**REQUEST**
In the Payday Super guide below, translate this sentence into Spanish: "Contributions must be received by the employee's super fund within 7 business days of payday."

— start of SOURCE DOCUMENT —

Author : Omar El Bahr
Reviewed By : Enerpize Team
Payday Super 2026: Everything Australian Small Businesses Need to Know Before July 1 2026
Table of contents:
- Key Takeaways
- What Is Payday Super?
- The 7 Business Day Rule — What It Actually Means
- Qualifying Earnings The New Way Super Is Calculated
- The New Super Guarantee Charge — Penalties Explained
- The SBSCH Is Closing — What You Need to Do
- SuperStream Version 3 — What's Upgrading
- How to Prepare Your Business Before 1 July 2026
- FAQs
Key Takeaways
- From 1 July 2026, all Australian employers must pay superannuation on every payday — not quarterly.
- Contributions must be received by the employee's super fund within 7 business days of payday.
- Super is now calculated on 'qualifying earnings' (QE), not OTE — though for most businesses the amount owed stays the same.
- Missing the deadline triggers the new Super Guarantee Charge (SGC), assessed by the ATO — not self-reported.

— end of SOURCE DOCUMENT —
— start of RECORD LIST —

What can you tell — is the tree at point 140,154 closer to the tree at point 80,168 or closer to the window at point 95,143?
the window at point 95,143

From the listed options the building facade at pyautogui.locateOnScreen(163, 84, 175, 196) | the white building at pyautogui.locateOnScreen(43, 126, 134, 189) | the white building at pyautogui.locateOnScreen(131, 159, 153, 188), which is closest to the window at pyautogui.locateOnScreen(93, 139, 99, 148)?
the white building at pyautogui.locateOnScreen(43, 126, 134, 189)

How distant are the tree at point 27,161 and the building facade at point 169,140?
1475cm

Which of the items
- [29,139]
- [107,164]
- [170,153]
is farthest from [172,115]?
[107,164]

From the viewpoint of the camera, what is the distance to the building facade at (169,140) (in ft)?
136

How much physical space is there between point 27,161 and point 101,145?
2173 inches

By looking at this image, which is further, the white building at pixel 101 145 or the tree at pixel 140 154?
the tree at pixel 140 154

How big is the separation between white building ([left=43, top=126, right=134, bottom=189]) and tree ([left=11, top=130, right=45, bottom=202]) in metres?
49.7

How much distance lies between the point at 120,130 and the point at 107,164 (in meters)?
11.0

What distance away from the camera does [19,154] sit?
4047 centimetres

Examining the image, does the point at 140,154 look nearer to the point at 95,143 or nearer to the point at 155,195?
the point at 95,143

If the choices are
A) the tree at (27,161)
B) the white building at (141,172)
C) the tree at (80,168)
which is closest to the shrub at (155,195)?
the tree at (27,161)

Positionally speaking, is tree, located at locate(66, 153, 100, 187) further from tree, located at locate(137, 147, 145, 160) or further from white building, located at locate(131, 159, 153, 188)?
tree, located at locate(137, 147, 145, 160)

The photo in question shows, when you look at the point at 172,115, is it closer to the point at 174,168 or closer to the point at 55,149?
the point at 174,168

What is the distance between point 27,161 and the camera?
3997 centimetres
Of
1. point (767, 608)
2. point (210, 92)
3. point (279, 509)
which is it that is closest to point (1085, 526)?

— end of RECORD LIST —

**ANSWER IN FULL**
Las contribuciones deben ser recibidas por el fondo de jubilación del empleado dentro de los 7 días hábiles posteriores al día de pago.